В глазах многих я обычный неудачник, но я знаю, что это не так, ибо отношу себя к тем, кто отказался, более или менее успешно, от мирской суеты. Если отвлечься от мысли, что вековое дело России как собирательницы земель проиграно, можно сказать, что жизнь оставшейся, частной России меняется не обязательно и к худшему, хотя принимает все более и более пугающие простого смертного формы. Она поворачивается все более беспощадными, насильственными, эксплуатирующими сторонами и к неудачникам, и к таким, как я; однако я еще не дошел до того, чтобы рыться на помойках в поисках пропитания и, мне верится, никогда не дойду. Сверх того, случай занес меня на окраины мира богачей, стяжателей, дельцов. Я не пустил там корней и не показал склонности к авантюрному расширению, а остался самим собой, с той, однако, против предыдущего разницей, что очутился в плену - сразу и, кажется, бесповоротно. Переведя это на более доходчивый язык, получим утверждение, не лишенное достоверности и красочности, что я попал под женский каблук.

Все яркое, трагическое, необычное быстро погибает. Весь мой зрелый опыт пророчествует, что тому солнцу, лучами которого я оживлялся ныне, недолго сиять в зените. И нужно понять следующее: я не приберегал свою свободу на будущее, когда моя жизнь вернется в привычную колею, я просто и не терял ее, только теперь она заключена не в моей самости, ничейности, неприкаянности, а в том, что я одновременно и заперт в темной глубине тайны, и опираюсь на нее извне как на единственную основу и вполне прочную оболочку. Тайна эта, она не что иное как то обстоятельство, что я истово и преданно люблю женщину, которая втайне от других и открыто для меня изменяет мне с собственным отцом, - мой позор, моя темница и мое испытание, мое обретение, моя неисповедимая связь с жизнью, людьми и Богом. Ну, ну, завопите на меня, залайте на нас! Ничего никогда не происходило со мной более интересного мыслей, ныне толпящихся в моей голове, мыслей о возможном конце Наташи, на которую, глядишь, обрушится, за грехи ее, само небо. Вдумайтесь только, много ли среди ваших знакомых, в частности женщин, таких, в которых выпукло соединилось бы сразу столько всего незаурядного: и красота, и ум, и высокая чувственность, и участие в преступлении, и умение напускать на человека ошеломительные чары? И ни одного мерзкого пятнышка на коже!

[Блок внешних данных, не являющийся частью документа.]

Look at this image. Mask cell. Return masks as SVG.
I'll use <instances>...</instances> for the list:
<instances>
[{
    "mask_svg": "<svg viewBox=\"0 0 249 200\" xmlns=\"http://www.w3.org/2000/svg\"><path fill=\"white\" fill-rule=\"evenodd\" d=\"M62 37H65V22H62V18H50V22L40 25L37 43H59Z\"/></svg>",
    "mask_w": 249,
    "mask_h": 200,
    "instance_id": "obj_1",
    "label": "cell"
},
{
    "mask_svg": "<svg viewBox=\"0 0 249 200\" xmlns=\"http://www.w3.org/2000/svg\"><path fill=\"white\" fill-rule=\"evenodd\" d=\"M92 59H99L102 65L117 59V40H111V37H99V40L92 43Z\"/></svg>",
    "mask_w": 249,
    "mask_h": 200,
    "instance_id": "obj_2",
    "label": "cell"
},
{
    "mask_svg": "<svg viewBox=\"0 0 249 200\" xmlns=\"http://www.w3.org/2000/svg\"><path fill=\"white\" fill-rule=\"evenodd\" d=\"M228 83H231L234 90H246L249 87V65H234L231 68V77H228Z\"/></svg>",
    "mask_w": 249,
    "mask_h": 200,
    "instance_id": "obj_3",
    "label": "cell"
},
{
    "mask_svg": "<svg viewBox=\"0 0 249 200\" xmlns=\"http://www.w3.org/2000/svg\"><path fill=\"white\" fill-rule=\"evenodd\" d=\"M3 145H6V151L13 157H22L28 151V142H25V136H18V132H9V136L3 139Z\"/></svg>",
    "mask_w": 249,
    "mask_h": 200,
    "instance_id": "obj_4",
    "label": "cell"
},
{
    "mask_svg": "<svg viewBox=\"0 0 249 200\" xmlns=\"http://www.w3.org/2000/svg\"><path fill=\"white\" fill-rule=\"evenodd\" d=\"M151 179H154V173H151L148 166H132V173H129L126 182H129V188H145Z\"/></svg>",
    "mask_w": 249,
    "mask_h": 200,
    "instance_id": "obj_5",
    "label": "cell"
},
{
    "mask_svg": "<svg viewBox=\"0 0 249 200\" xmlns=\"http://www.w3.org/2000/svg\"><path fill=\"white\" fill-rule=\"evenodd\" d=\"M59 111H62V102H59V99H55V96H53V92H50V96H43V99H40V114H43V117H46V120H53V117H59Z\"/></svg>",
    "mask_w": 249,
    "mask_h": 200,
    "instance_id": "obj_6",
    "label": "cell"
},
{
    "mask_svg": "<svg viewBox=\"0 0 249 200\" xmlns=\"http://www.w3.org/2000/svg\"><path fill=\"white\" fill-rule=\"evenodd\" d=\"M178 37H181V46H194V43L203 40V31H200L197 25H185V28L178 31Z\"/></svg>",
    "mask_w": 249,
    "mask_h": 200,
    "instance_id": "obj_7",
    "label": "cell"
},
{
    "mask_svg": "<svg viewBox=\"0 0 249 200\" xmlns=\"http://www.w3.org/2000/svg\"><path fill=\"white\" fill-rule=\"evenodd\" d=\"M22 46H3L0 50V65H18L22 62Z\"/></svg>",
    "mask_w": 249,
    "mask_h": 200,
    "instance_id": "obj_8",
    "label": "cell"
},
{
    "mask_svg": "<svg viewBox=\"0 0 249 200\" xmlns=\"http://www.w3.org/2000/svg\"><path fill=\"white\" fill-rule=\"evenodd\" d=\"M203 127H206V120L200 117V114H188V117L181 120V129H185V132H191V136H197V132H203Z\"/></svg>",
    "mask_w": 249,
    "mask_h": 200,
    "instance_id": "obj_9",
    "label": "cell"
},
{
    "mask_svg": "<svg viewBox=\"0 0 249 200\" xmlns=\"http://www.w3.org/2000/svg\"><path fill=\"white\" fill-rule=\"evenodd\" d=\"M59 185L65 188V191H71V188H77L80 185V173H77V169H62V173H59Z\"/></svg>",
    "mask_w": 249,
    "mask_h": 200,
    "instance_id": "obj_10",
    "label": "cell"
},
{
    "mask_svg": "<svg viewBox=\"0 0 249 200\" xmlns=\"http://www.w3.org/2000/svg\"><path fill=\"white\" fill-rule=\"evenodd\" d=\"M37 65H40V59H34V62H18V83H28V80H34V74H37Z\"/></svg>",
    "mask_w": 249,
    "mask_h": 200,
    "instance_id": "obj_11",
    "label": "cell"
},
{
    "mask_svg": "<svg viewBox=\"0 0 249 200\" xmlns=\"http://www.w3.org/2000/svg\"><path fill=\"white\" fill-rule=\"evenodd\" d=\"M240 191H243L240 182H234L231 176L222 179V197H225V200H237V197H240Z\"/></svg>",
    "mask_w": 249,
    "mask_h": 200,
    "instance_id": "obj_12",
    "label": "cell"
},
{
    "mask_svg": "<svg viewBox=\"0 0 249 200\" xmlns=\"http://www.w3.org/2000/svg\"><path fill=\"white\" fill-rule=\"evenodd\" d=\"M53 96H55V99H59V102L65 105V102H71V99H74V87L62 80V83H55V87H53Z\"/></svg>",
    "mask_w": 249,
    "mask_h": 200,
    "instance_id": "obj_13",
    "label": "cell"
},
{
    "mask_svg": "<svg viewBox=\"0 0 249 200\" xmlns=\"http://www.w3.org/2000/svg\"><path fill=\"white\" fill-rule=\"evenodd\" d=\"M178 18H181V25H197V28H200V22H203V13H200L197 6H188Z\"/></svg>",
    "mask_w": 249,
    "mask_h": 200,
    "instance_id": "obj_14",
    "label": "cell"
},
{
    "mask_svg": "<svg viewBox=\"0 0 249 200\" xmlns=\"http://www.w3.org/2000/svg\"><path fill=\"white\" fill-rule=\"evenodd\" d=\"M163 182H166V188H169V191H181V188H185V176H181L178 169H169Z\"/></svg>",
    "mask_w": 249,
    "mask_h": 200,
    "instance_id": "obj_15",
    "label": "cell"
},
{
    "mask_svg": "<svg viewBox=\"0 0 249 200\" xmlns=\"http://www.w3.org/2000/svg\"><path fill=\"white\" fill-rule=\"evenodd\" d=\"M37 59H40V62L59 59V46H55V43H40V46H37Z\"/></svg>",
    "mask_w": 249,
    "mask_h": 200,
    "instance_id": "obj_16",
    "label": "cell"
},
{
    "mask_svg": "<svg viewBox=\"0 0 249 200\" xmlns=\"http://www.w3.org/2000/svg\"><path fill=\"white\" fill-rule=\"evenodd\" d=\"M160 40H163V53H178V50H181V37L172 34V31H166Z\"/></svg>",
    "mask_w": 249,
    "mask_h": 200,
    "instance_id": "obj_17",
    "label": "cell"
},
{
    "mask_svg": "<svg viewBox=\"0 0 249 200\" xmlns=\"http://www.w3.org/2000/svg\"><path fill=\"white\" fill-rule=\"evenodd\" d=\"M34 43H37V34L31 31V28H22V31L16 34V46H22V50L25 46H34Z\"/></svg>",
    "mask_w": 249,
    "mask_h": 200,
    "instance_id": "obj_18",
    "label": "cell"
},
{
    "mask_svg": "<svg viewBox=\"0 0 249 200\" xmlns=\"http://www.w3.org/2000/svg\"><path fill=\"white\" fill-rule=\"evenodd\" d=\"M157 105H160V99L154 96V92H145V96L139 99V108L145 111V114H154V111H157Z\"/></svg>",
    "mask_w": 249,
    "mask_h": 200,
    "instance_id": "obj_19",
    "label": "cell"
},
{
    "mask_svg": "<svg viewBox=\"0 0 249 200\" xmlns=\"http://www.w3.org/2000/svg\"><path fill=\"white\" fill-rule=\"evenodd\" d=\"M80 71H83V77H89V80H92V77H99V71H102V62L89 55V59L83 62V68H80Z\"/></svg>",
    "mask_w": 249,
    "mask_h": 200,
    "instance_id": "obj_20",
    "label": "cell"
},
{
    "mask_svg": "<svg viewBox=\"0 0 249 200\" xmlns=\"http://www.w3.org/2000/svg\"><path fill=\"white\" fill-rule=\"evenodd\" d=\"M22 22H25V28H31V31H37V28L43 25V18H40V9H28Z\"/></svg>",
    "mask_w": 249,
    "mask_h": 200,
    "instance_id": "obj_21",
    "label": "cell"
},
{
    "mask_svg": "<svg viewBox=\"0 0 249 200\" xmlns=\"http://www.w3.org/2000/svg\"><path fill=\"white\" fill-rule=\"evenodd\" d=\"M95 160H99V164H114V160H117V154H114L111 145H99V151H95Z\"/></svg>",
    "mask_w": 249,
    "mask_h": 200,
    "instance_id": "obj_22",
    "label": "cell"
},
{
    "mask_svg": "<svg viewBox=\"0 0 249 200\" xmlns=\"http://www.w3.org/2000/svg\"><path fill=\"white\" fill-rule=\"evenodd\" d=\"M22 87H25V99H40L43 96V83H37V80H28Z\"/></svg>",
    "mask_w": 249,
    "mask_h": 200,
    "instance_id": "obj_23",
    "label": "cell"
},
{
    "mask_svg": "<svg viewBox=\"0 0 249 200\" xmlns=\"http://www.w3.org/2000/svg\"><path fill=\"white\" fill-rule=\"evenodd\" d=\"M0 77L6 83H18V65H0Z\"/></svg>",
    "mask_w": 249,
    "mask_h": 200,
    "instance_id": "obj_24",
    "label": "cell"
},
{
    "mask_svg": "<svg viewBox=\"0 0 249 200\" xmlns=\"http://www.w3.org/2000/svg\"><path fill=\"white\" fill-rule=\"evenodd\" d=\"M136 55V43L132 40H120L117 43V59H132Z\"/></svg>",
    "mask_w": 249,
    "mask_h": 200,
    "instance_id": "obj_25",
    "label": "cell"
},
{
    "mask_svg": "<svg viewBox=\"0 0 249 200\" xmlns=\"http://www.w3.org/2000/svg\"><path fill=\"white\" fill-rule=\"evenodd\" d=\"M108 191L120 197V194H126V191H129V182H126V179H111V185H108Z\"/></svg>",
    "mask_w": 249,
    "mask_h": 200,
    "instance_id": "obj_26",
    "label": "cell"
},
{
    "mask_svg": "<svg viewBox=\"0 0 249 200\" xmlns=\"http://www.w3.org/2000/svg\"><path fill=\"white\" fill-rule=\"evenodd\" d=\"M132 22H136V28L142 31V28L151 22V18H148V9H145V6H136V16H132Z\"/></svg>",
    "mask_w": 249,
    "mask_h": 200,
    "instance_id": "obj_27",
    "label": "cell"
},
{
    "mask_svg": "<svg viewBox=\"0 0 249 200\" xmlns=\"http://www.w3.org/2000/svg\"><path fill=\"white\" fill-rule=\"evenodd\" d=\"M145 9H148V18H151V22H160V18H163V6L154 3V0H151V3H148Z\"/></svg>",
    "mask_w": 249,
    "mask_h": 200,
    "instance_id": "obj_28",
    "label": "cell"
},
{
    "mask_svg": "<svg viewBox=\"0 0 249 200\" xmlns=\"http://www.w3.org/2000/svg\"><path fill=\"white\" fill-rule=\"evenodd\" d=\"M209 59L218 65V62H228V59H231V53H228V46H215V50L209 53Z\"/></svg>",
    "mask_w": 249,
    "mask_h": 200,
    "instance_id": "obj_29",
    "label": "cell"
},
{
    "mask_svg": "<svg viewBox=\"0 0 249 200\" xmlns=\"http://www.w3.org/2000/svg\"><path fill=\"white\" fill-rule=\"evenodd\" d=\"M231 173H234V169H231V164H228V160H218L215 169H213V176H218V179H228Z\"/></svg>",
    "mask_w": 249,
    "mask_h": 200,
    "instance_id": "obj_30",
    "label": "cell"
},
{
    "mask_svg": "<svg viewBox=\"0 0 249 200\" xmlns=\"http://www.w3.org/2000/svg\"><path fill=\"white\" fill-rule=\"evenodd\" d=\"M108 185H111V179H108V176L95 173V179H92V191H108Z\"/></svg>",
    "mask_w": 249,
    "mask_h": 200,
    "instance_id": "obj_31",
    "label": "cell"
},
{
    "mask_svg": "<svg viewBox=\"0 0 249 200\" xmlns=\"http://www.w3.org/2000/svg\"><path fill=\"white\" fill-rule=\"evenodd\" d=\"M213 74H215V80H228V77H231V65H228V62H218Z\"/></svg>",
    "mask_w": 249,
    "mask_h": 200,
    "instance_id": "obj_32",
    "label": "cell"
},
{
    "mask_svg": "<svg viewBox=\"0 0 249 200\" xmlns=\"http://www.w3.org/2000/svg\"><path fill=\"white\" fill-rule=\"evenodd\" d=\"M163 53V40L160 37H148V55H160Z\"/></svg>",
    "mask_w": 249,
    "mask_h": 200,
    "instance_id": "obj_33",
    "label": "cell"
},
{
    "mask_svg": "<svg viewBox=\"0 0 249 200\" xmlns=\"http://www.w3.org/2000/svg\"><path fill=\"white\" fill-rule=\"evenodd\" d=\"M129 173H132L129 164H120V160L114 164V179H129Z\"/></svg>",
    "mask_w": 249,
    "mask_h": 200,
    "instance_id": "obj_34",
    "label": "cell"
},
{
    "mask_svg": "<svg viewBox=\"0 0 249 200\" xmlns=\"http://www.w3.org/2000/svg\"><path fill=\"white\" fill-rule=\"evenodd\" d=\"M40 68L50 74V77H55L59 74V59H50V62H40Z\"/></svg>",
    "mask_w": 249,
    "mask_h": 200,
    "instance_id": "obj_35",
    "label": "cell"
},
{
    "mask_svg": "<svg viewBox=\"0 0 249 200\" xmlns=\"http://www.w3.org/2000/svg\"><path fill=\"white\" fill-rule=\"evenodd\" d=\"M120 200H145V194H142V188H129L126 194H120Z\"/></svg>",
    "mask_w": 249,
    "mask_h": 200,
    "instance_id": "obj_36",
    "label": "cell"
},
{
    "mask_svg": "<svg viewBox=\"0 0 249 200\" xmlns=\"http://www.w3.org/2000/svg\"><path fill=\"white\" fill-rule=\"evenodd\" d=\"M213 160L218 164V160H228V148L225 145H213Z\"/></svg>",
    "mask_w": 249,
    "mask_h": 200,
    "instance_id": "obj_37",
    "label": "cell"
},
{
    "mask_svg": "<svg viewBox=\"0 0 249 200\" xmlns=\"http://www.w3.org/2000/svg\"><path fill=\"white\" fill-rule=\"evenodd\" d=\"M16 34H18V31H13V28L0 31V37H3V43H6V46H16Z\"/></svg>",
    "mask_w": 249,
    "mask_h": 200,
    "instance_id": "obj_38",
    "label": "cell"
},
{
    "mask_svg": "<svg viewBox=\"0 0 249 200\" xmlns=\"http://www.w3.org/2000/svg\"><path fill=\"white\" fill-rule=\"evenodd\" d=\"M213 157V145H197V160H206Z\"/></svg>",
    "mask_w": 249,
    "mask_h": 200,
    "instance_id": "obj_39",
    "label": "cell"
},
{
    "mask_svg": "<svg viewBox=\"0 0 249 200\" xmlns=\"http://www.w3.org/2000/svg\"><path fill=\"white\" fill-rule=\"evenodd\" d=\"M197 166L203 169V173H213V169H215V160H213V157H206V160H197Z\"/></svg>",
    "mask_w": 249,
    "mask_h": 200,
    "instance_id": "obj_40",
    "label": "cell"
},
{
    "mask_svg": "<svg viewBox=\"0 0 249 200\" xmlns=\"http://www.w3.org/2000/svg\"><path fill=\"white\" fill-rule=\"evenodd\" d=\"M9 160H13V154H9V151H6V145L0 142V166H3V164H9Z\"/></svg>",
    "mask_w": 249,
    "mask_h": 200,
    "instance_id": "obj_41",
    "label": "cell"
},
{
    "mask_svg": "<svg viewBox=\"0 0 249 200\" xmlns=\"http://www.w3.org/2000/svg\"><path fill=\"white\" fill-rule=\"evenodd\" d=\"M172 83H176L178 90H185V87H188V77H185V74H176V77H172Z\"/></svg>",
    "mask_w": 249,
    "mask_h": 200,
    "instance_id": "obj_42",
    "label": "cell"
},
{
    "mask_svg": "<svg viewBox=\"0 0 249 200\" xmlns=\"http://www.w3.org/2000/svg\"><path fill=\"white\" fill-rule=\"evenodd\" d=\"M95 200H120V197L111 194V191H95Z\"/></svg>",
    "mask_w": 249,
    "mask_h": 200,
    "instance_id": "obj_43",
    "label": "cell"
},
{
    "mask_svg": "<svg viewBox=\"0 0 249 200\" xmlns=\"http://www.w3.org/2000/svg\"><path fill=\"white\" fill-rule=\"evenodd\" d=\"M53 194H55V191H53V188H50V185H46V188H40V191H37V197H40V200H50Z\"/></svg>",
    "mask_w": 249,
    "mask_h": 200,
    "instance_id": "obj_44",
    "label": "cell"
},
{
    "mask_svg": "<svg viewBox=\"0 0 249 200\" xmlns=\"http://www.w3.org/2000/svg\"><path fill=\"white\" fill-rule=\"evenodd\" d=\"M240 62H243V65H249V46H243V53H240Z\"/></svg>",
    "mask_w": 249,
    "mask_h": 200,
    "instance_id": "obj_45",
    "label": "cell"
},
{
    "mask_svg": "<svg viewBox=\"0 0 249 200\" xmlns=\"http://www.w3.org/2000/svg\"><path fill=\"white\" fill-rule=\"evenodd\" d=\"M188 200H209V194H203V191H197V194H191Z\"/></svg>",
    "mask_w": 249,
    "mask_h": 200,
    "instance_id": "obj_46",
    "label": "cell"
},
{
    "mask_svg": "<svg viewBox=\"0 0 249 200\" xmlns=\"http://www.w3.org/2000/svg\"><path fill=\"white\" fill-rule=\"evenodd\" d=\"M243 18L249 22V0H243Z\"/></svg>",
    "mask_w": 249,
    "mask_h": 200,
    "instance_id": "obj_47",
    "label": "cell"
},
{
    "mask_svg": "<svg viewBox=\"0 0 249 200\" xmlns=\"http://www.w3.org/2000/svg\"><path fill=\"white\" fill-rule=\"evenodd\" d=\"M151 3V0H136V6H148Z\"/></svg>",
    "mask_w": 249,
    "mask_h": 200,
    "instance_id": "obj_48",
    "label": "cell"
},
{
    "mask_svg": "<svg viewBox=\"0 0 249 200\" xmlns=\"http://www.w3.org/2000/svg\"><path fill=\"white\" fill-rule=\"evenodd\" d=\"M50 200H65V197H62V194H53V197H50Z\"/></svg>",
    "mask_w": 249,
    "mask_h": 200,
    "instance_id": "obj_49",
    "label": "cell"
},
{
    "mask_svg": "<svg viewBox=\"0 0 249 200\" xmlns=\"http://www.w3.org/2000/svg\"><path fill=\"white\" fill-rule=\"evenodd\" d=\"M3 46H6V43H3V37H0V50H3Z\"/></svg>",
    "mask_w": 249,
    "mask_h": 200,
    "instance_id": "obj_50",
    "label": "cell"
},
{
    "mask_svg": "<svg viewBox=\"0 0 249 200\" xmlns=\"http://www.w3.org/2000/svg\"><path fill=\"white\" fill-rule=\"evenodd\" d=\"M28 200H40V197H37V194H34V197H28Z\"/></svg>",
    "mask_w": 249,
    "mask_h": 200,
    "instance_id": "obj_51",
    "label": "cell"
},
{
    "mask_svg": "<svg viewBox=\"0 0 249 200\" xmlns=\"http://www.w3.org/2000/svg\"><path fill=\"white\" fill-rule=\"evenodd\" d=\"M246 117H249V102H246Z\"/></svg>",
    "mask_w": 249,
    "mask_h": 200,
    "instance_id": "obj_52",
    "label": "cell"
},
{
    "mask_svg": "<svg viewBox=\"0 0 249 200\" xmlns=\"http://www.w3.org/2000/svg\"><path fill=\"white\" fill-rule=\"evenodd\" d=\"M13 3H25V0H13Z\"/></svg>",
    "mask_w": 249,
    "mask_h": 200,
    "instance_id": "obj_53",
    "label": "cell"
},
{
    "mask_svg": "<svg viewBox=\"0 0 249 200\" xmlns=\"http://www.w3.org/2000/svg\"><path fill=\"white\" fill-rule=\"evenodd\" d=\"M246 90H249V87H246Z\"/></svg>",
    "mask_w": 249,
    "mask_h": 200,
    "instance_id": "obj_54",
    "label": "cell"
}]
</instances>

Наши с Наташей обстоятельства навевали на меня особую задумчивость, заставили подтянуться, обрести сдержанность. Я стал похож на закупоренную бутылку жгучего и пенистого вина. Наташа умела меня раскупоривать, а я научился закупориваться самостоятельно и хранить содержимое до следующего раза, только для нее. В моем облике появилось что-то бледное, призрачное, подземное, романтическое. В таком состоянии меня и нашел Перстов. Тоже интересная личность. Загадочная! Положим, о своих коммерческих успехах и связях с сильными мира сего он, как человек, одаренный не суетным тщеславием, а энергией для немалых достойных свершений (помните его идею о преображении России, начинающемся в нашей глуши?), просто не считал нужным слишком распространяться. Однако на первое место в его характере я вывожу не скромность умного человека, делающего дела и не терпящего пустой шумихи, а именно потаенность, доходящую до болезненного замкнутость. Это заявление не покажется странным, если я скажу, что то личное, что было болезненно само по себе, причиняло ему страдания, он и оберегал от всякого постороннего вмешательства очень болезненно и как бы даже сурово, нагло, например, он старался совершенно не подпускать чужих к своему дому, к злополучному семейству Перстовых, хотя порой и решался на неожиданные исключения. Если бы он мог, он вообще изолировал бы своих домочадцев, единственно для того, чтобы никто не знал о их страданиях и о том, что вместе с ними вынужден страдать и он, а поскольку полная изоляция не удавалась, он доходил, я подозревая, даже до ненависти к ним, по крайней мере в те мгновения, когда они на его глазах соприкасались с внешним миром, с другими людьми.